Hans-Jochen Schrepfer, Pflichtverteidiger des mutmaßlichen Messerstechers von Würzburg, sprach nach der Vernehmung seines Mandanten am Samstag von einem "Alptraum". Schrepfer war dabei, als der 24-jährige Somalier am Morgen nach der Tat aus dem Krankenhaus zum Ermittlungsrichter ins Amtsgericht Würzburg gebracht wurde. Selbst der erfahrene Strafverteidiger, der in bald zwei Jahrzehnten Mörder und andere Gewalttäter vertreten hatte, wirkte später angegriffen von dem, was er dort an Tat-Schilderung gehört hatte.
Schrepfer: "Es war extrem schwer zu ertragen"
Nach der etwa einstündigen Anhörung schickte der Würzburger Ermittlungsrichter den mutmaßlichen Angreifer in Untersuchungshaft. In den vielen Jahren, in denen er auch Gewalttäter zu verteidigen hatte, sei er nie in einer vergleichbaren Situation gewesen, bekannte Anwalt Schrepfer. Es sei "extrem schwer" gewesen, die in der Anhörung vorgelesenen Zeugenaussagen zum Tathergang zu ertragen. "Selbst der Dolmetscher tat sich schwer, das zu übersetzen."
Drei Frauen sind in dem Kaufhaus am Barbarossaplatz getötet worden, in dem sich der Täter zuvor das Messer gegriffen hatte, das bestätigte der unterfränkische Polizeipräsident Gerhard Kallert am Samstagnachmittag. Unter den Todesopfern sei auch eine Mutter, die ihr Kind schützen wollte. Eine andere hatte zu fliehen versucht, war aber von dem Täter eingeholt und getötet worden.
Kein Wort des Verdächtigen zu Tat oder Motiv
Der Verdächtige sei nach seiner Festnahme am Freitagabend nicht ansprechbar gewesen. "Er hat nur mit Allah gesprochen", schilderte Pflichtverteidiger Schrepfer seinen Eindruck, als er am späten Abend als Rechtsbeistand zugezogen wurde.
Bis Samstagvormittag habe sich der Verdächtige beruhigt. Er habe auch mit seinem Verteidiger gesprochen, sich aber nicht zur Tat oder seinen Motiven geäußert, sagte Schrepfer dieser Redaktion. Er bestätigte auch eine Aussage des Leitenden Oberstaatsanwalts Frank Gosselke: "Der Beschuldigte ist wegen dreifachen Mordes und sechsfachen Mordversuchs jetzt in U-Haft in der JVA."

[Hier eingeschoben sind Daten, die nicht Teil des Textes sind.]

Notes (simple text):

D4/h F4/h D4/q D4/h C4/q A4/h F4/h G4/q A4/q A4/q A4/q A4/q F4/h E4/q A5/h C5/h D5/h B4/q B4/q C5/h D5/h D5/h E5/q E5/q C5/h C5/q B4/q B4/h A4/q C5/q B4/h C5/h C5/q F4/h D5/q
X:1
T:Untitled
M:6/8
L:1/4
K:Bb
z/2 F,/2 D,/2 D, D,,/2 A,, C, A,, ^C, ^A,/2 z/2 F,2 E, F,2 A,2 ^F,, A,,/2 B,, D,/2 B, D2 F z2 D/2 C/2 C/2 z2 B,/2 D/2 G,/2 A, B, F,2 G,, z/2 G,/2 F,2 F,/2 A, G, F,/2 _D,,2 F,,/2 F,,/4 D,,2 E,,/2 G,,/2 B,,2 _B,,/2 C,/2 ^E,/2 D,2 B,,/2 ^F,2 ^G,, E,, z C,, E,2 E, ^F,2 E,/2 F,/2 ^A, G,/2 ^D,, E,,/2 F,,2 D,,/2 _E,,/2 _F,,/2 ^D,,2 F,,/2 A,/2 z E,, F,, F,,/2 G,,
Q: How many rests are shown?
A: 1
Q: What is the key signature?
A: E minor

"Wenn man so tötet, ist das eine Auffälligkeit"
Die Tat sei für ihn noch unerklärlich, so Schrepfer. "Ich gehe derzeit davon aus, dass es sich um die Spontaneität eines psychisch Auffälligen handelt." Auf Nachfrage sagte der Anwalt: "Über islamistische Hintergründe zu spekulieren, halte ich momentan für verfrüht." Der Täter habe seine Opfer offenbar wahllos attackiert.
Dagegen sprechen indes Hinweise mehrerer Helfer, die berichten: Der Täter habe nicht wie wild mit dem Messer herumgefuchtelt, was eher oberflächliche Schnittwunden an Armen, Gesicht oder Brust verursacht hätte. Er habe vielmehr tödliche Stiche gesetzt, wie sie bei einer Kampfausbildung gelehrt werden. "Wenn man so tötet, ist das eine Auffälligkeit", gab Schrepfer zu.
Zu dem Thema erklärte Polizeipräsident Gerhard Kallert: Für die Ermittler sei das unter dem Gesichtspunkt interessant, ob jemand, der so gezielt zusticht, sich in einer psychiatrischen Ausnahmesituation befunden haben kann und damit schuldunfähig ist - oder nicht. So zuzustechen könne ansonsten jeder lernen, da brauche man keine Nahkampf-Ausbildung.
Mutmaßlicher Täter war in psychiatrischer Behandlung
Ob sein Mandant psychisch auffällig sei, müsse nun geprüft werden, sagte Schrepfer. Er bestätigte, was auch Innenminister Joachim Herrmann später in einer Pressekonferenz sagte: Dass der 24-jährige Somali zuvor in psychiatrischer Betreuung in einem Krankenhaus war. "Er war weggesperrt." Die Ärzte hätten ihn aber entlassen, weil sie ihn nicht mehr als Gefahr für sich und andere sahen, so der Anwalt.